LeNet is a classic (i.e. really old) neural network, which you will be optimizing for this assignment. The variant of LeNet for this assignment is taken from Google Slim.
This assignment will be due in 1 month, on March 13th.
This is a 28x28 input (single channel), and you will be processing a total of 8 inputs.
This layer consists of 32 5x5 convolutions, with 0-padding on the edges. A RELU is then applied to each of these outputs.
This layer simply takes the maximum element of each 2x2 block.
This layer consists of 64 5x5 convolutions, each acting on all 32 channels (effectively 32x5x5), followed by a RELU.
This layer simply takes the maximum element of each 2x2 block.
This layer is a fully connected layer, from all 3136 elements in the flattened output from the MaxPool to 1024 elements.
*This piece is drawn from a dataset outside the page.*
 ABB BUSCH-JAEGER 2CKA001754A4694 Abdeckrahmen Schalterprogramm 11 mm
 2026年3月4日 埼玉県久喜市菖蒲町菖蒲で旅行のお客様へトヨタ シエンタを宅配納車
These are then passed through a RELU.
This layer is also a fully connected layer, with 10 outputs. These outputs are then passed through a SoftMax for the final result. (Softmax not used for this assignment)
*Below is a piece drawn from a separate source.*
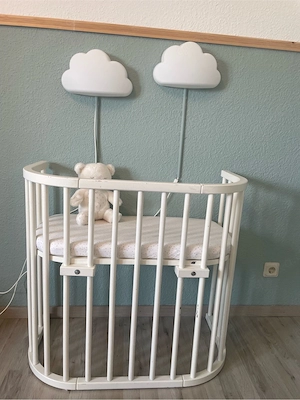 Babybay Beistellbett 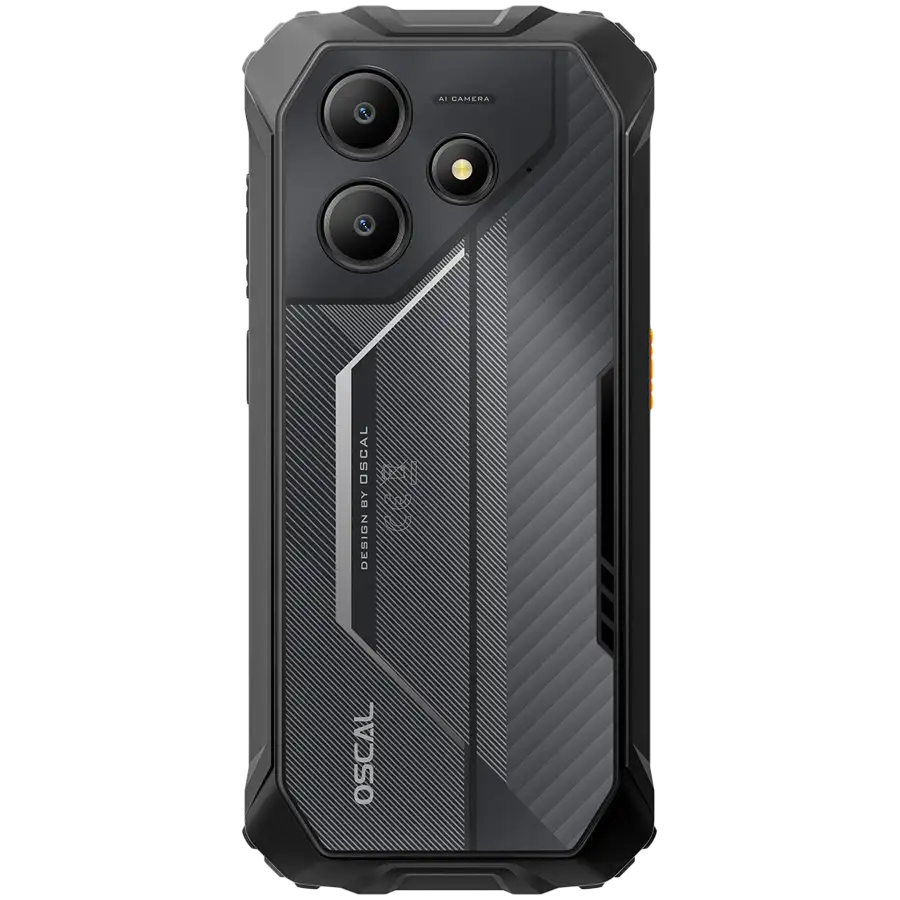 OSCAL Marine 2 rugged smartphone display and features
For this assignment you will have 2048 Operations, and 16 MiB of SRAM + Registers. Unlike the GEMM/GEMV assignment, you are only required to have the final prediction be identical (argmax(output)). Your goal for this assignment is to execute 8 inferences using as few cycles as possible.
You are allowed to permute the input, weight, and output tensors however you'd like within the host-side code (outside the Accel block) to achieve this goal. However, any actual computation must be done within the Accel block. We will not be using LineBuffers for this assignment.
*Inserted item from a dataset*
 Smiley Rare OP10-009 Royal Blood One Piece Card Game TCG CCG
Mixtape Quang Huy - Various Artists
Reference inputs, outputs, and intermediate activations are provided in weights/lenet.npz file. We encourage testing your implementation with 1 or 2 examples first, as the base implementation can take upwards of 10-15 minutes per example on slower machines.
Have your implementation of Lenet placed in lenet.scala on the master branch of your github repository
There will additionally be a write-up due on Gradescope.